How to complete this task —
Beginning with the first line below, please repeat the material exactly, ending with the line that includes "Видео Write a short essay about yourself".

Material for this exercise —
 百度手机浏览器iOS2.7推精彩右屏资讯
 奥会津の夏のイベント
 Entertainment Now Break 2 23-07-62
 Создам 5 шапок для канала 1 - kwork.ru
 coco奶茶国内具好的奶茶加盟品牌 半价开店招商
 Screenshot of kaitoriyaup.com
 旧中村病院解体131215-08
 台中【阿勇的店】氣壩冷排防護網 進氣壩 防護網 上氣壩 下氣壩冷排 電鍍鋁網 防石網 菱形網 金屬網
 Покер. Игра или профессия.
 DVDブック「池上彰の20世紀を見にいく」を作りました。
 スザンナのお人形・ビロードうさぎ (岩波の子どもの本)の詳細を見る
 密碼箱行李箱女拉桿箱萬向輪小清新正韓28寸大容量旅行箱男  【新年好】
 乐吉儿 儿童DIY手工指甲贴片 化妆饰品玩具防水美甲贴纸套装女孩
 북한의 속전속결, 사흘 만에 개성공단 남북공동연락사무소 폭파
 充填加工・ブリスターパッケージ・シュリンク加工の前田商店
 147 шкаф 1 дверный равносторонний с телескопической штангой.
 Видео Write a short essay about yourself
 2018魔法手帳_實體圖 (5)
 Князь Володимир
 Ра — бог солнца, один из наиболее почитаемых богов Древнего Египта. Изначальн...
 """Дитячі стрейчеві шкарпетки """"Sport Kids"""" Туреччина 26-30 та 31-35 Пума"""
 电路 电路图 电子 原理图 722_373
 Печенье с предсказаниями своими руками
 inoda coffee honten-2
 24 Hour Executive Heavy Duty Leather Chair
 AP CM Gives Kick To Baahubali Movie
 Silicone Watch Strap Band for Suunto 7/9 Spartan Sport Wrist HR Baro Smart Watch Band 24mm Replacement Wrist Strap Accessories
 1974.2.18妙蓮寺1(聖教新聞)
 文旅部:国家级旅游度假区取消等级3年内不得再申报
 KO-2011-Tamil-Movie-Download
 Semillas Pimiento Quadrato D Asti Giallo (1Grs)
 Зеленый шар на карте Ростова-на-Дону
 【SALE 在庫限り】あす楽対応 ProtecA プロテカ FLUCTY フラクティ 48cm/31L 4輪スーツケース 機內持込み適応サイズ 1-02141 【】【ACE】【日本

Exercise output —
 百度手机浏览器iOS2.7推精彩右屏资讯
 奥会津の夏のイベント
 Entertainment Now Break 2 23-07-62
 Создам 5 шапок для канала 1 - kwork.ru
 coco奶茶国内具好的奶茶加盟品牌 半价开店招商
 Screenshot of kaitoriyaup.com
 旧中村病院解体131215-08
 台中【阿勇的店】氣壩冷排防護網 進氣壩 防護網 上氣壩 下氣壩冷排 電鍍鋁網 防石網 菱形網 金屬網
 Покер. Игра или профессия.
 DVDブック「池上彰の20世紀を見にいく」を作りました。
 スザンナのお人形・ビロードうさぎ (岩波の子どもの本)の詳細を見る
 密碼箱行李箱女拉桿箱萬向輪小清新正韓28寸大容量旅行箱男  【新年好】
 乐吉儿 儿童DIY手工指甲贴片 化妆饰品玩具防水美甲贴纸套装女孩
 북한의 속전속결, 사흘 만에 개성공단 남북공동연락사무소 폭파
 充填加工・ブリスターパッケージ・シュリンク加工の前田商店
 147 шкаф 1 дверный равносторонний с телескопической штангой.
 Видео Write a short essay about yourself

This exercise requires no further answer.